# RECORDS PROVIDED

============================================================

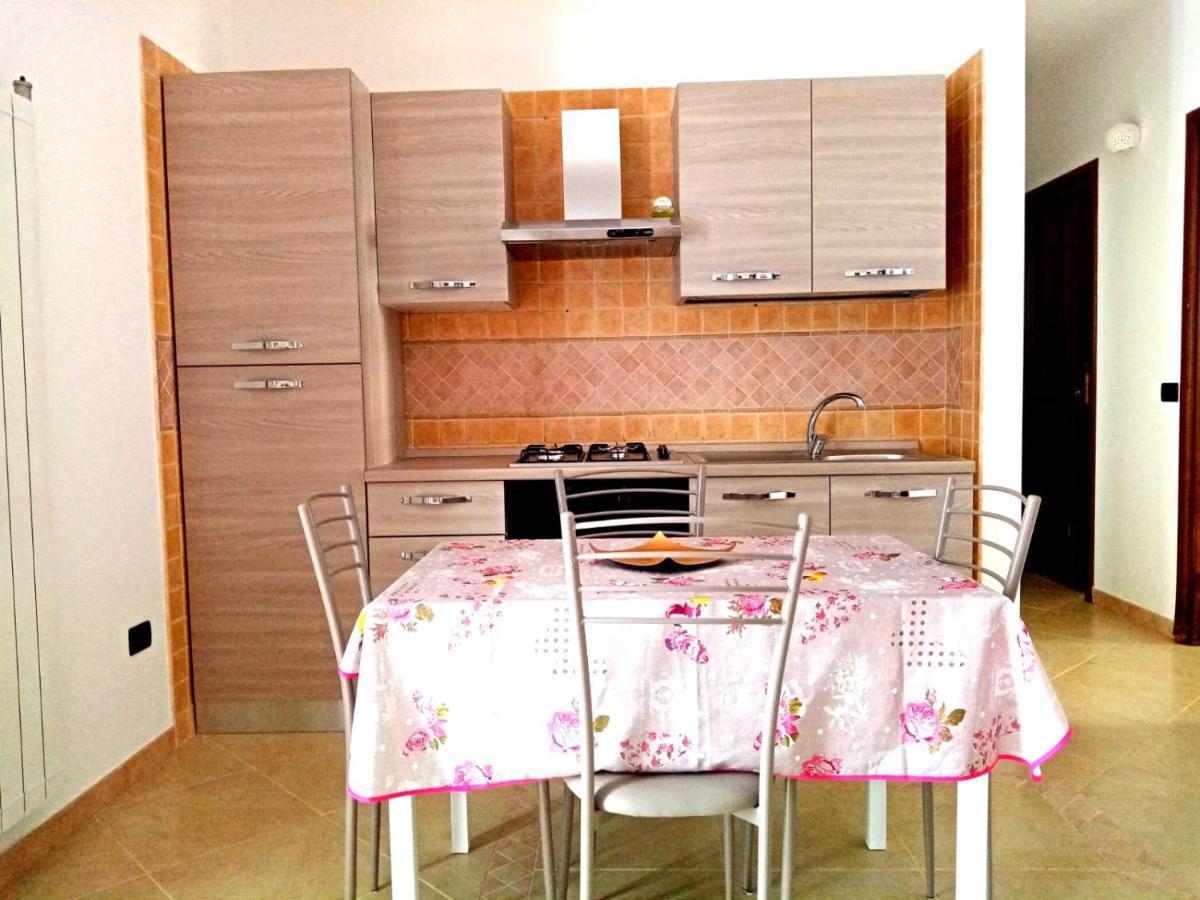 마두리아 Casa Noga' 아파트 외부 사진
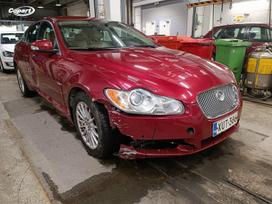 Jaguar XF, 2.7 l., sedans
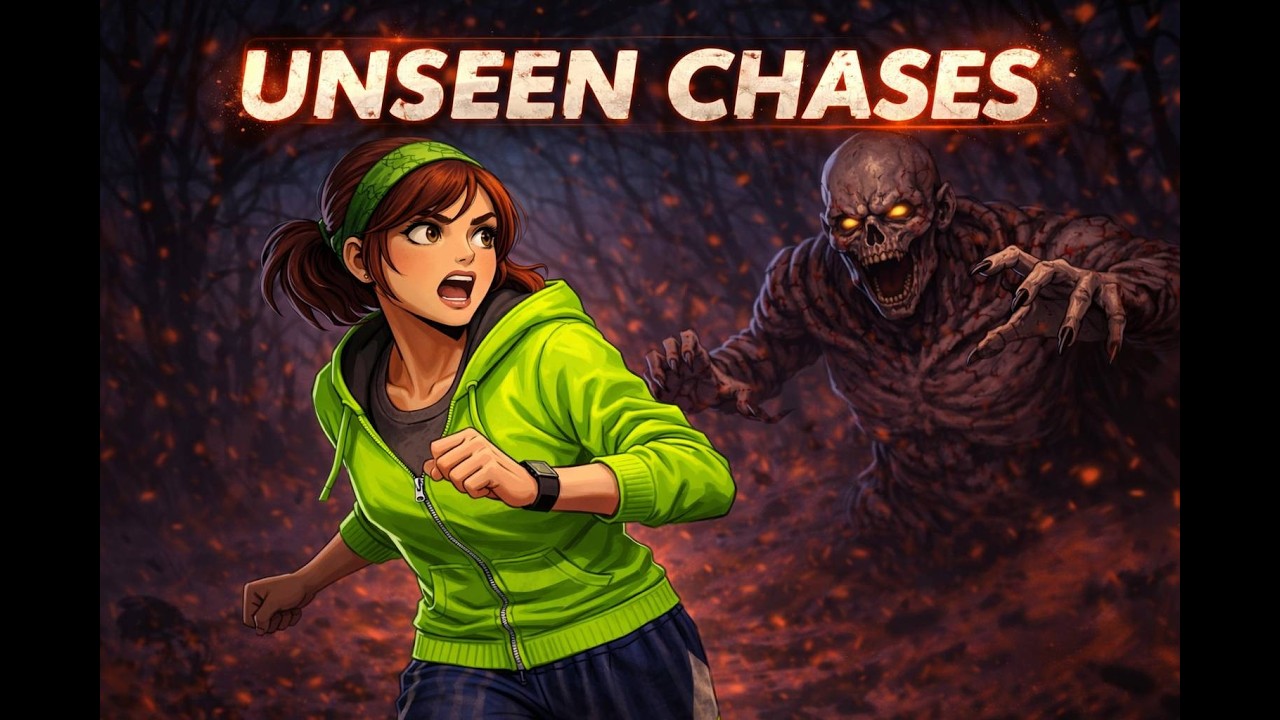 Butt cheeks clinched | Dead by Daylight Chases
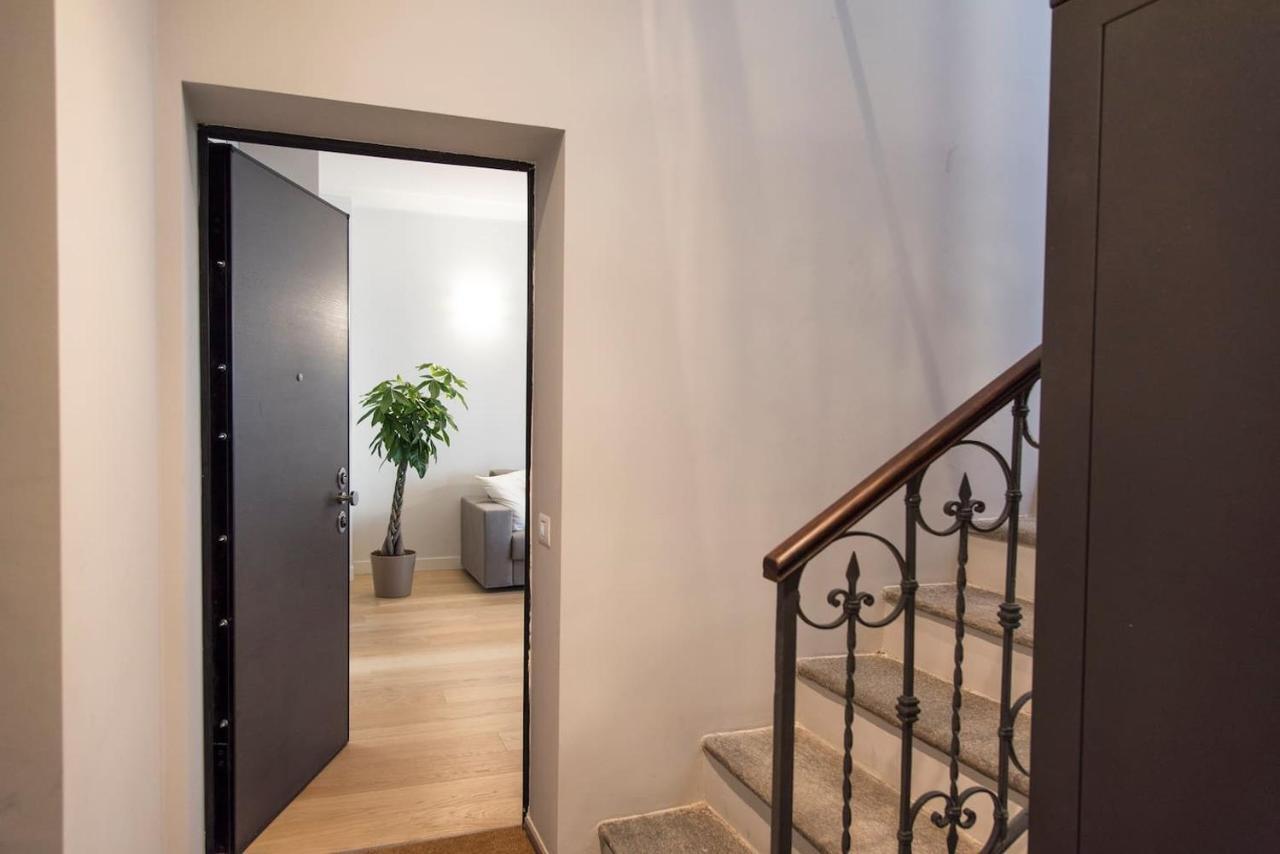 Brand New Apt , City Life District มิลาน ภายนอก รูปภาพ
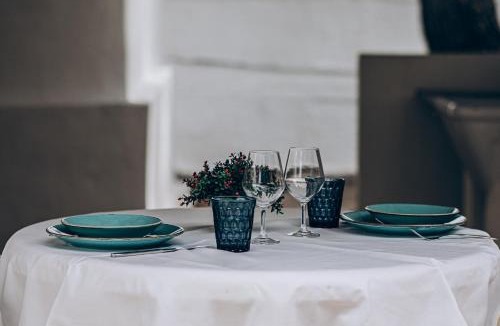 Leporano Marina Apartment | Saturo Apartments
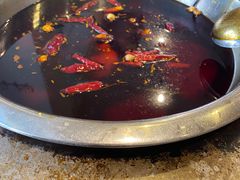 -重庆风光老灶火锅城(同德广场店)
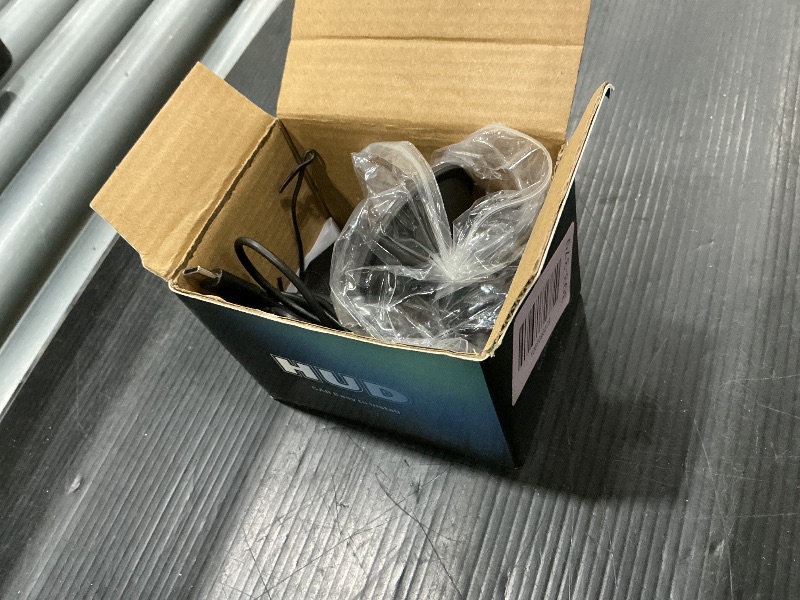 Photo 1 of *UNTESTED*
Universal Car HUD GPS Speedometer G20 Car Heads-up Display Plug and Play with USB Connection,Displays MPH, Comes with Compass Over Speed Alert HD Display Speedometer for All Vehicles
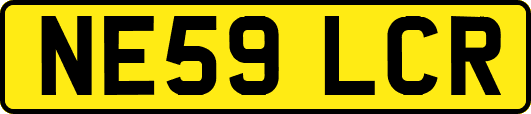NE59LCR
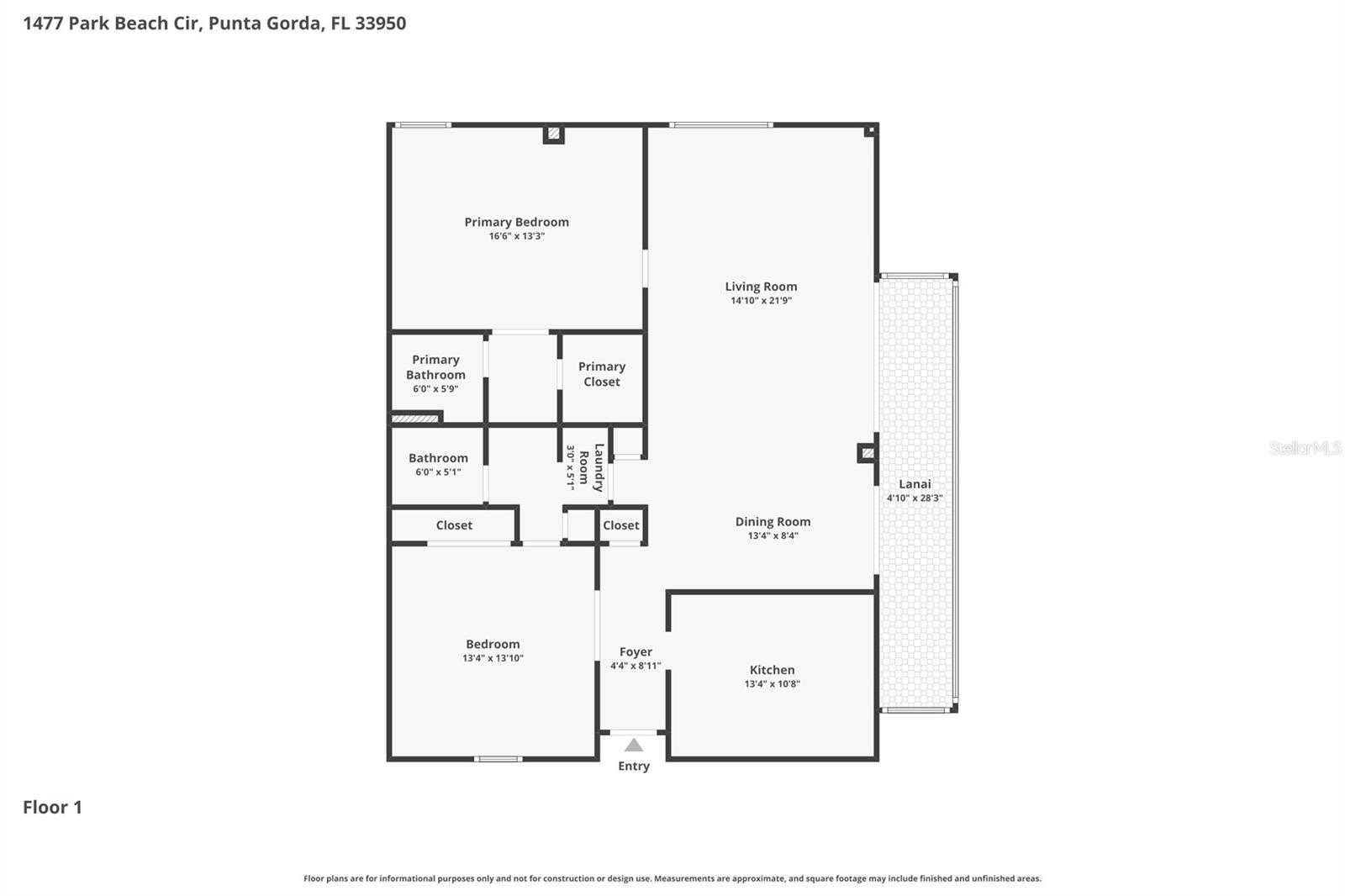 PARK BCH CLUB ASSOCIATION CONDO - Residential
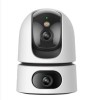 Cámara IP Imou Ranger Dual - 8MP - Domo - Lente 3.6mm - IR 15M - Wi-Fi - IPC-S2XN-8M0WED Cámara IP Imou Ranger Dual - 8MP - Domo - Lente 3.6mm - IR 15M - Wi-Fi - IPC-S2XN-8M0WED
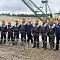 Итоги конкурса профессионального мастерства по профессии «Машинист экскаватора (с электроприводом)»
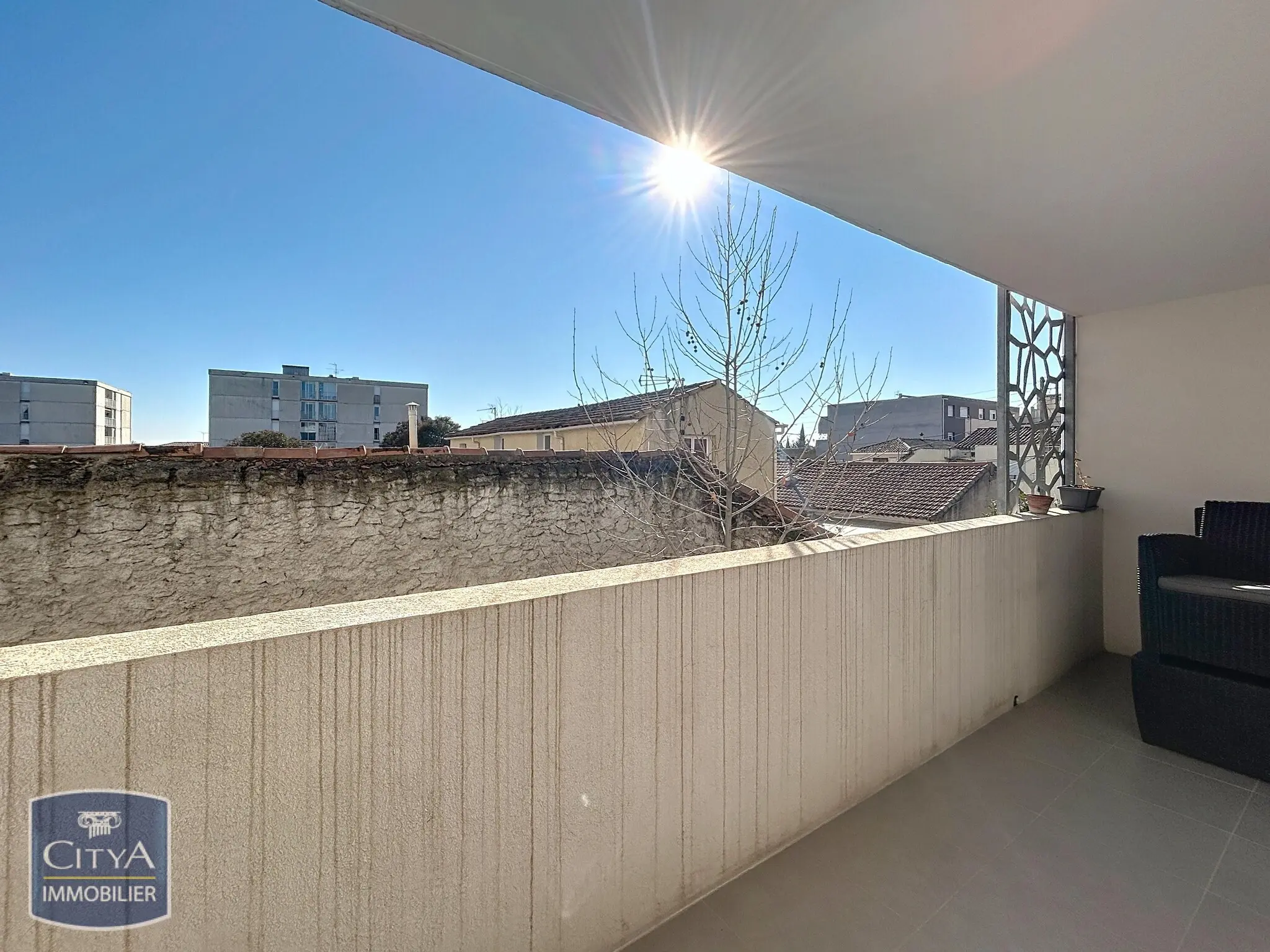 Photo 5 Appartement 2 pièces 36m²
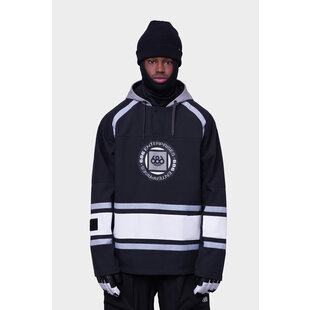 686 Waterproof Slapshot Hoody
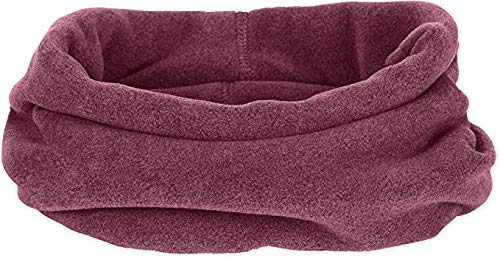Sterntaler Allrounder aus Mikrofleece, Größe: M, Violett (Pflaume) von Sterntaler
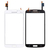 CoreParts MSPP70905 mobile phone spare part Display glass digitizer White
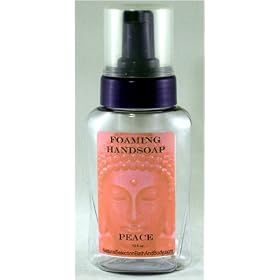 Natural Selection Bath and Body's 10 oz Foaming Hand Soap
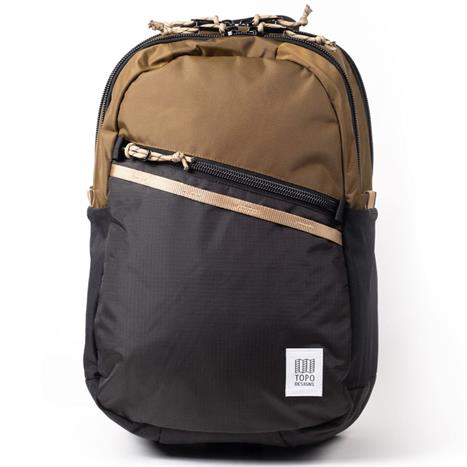 Balo chống sốc Laptop 16 inch Topo Designs Global Commuter Backpack 41003 Màu Vàng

============================================================

# YOUR GOAL
Without any pictures, please reproduce the full set of entries.

# ANSWER TO THE EXERCISE
 마두리아 Casa Noga' 아파트 외부 사진
 Jaguar XF, 2.7 l., sedans
 Butt cheeks clinched | Dead by Daylight Chases
 Brand New Apt , City Life District มิลาน ภายนอก รูปภาพ
 Leporano Marina Apartment | Saturo Apartments
 -重庆风光老灶火锅城(同德广场店)
 Photo 1 of *UNTESTED*
Universal Car HUD GPS Speedometer G20 Car Heads-up Display Plug and Play with USB Connection,Displays MPH, Comes with Compass Over Speed Alert HD Display Speedometer for All Vehicles
NE59LCR
 PARK BCH CLUB ASSOCIATION CONDO - Residential
 Cámara IP Imou Ranger Dual - 8MP - Domo - Lente 3.6mm - IR 15M - Wi-Fi - IPC-S2XN-8M0WED Cámara IP Imou Ranger Dual - 8MP - Domo - Lente 3.6mm - IR 15M - Wi-Fi - IPC-S2XN-8M0WED
 Итоги конкурса профессионального мастерства по профессии «Машинист экскаватора (с электроприводом)»
 Photo 5 Appartement 2 pièces 36m²
 686 Waterproof Slapshot Hoody
Sterntaler Allrounder aus Mikrofleece, Größe: M, Violett (Pflaume) von Sterntaler
 CoreParts MSPP70905 mobile phone spare part Display glass digitizer White
 Natural Selection Bath and Body's 10 oz Foaming Hand Soap
 Balo chống sốc Laptop 16 inch Topo Designs Global Commuter Backpack 41003 Màu Vàng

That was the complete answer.